- Instruction:
Copy every one of the records below word for word, leaving nothing out.

- Data records:
★ ★ ★ ★ ★ ★ ★

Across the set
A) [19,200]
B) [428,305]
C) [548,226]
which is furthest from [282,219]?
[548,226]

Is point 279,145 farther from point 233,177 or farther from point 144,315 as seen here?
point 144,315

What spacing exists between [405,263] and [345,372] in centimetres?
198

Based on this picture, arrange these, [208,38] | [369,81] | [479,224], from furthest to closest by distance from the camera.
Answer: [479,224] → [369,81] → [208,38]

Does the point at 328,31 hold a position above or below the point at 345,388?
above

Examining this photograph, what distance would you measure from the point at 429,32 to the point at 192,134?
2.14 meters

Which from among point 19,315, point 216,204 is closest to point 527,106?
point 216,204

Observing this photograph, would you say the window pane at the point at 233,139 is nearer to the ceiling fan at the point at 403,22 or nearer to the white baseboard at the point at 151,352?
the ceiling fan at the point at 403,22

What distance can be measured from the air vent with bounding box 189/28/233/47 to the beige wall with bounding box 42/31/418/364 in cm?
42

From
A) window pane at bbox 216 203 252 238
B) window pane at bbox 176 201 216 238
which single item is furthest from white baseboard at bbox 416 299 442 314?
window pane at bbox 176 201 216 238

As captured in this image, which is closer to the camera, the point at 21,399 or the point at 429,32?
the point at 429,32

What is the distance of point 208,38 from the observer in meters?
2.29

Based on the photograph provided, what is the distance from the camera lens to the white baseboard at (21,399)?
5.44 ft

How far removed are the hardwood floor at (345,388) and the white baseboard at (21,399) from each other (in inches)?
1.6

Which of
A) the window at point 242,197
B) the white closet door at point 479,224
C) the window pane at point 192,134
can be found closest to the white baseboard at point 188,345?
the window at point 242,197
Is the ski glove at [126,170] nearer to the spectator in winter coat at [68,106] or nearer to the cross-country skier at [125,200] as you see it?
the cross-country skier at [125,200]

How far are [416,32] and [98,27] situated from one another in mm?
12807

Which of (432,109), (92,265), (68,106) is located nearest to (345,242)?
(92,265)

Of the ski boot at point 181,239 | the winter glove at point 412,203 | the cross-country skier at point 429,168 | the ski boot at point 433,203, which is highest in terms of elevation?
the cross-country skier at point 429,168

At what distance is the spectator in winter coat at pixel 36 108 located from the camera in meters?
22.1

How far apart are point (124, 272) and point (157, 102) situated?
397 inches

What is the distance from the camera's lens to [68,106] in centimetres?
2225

★ ★ ★ ★ ★ ★ ★

- Written solution:
Across the set
A) [19,200]
B) [428,305]
C) [548,226]
which is furthest from [282,219]?
[548,226]

Is point 279,145 farther from point 233,177 or farther from point 144,315 as seen here?
point 144,315

What spacing exists between [405,263] and [345,372] in centimetres?
198

Based on this picture, arrange these, [208,38] | [369,81] | [479,224], from furthest to closest by distance from the camera.
Answer: [479,224] → [369,81] → [208,38]

Does the point at 328,31 hold a position above or below the point at 345,388?
above

Examining this photograph, what distance would you measure from the point at 429,32 to the point at 192,134?
2.14 meters

Which from among point 19,315, point 216,204 is closest to point 527,106?
point 216,204

Observing this photograph, would you say the window pane at the point at 233,139 is nearer to the ceiling fan at the point at 403,22 or nearer to the white baseboard at the point at 151,352?
the ceiling fan at the point at 403,22

What distance can be measured from the air vent with bounding box 189/28/233/47 to the beige wall with bounding box 42/31/418/364 in cm?
42

From
A) window pane at bbox 216 203 252 238
B) window pane at bbox 176 201 216 238
which single item is furthest from white baseboard at bbox 416 299 442 314?
window pane at bbox 176 201 216 238

As captured in this image, which is closer to the camera, the point at 21,399 or the point at 429,32?
the point at 429,32

What is the distance of point 208,38 from the observer in meters?
2.29

Based on the photograph provided, what is the distance from the camera lens to the white baseboard at (21,399)?
5.44 ft

How far removed are the hardwood floor at (345,388) and the white baseboard at (21,399) from each other (in inches)?
1.6

Which of
A) the window at point 242,197
B) the white closet door at point 479,224
C) the window pane at point 192,134
can be found closest to the white baseboard at point 188,345?
the window at point 242,197
Is the ski glove at [126,170] nearer to the spectator in winter coat at [68,106] or nearer to the cross-country skier at [125,200] as you see it?
the cross-country skier at [125,200]

How far are [416,32] and [98,27] situated from one another in mm?
12807

Which of (432,109), (92,265), (68,106) is located nearest to (345,242)?
(92,265)

Of the ski boot at point 181,239 | the winter glove at point 412,203 | the cross-country skier at point 429,168 | the ski boot at point 433,203, which is highest in terms of elevation?
the cross-country skier at point 429,168

At what distance is the spectator in winter coat at pixel 36 108 located from the camera in meters?
22.1

How far apart are point (124, 272) and point (157, 102) situated?
397 inches

What is the distance from the camera's lens to [68,106] in centimetres?
2225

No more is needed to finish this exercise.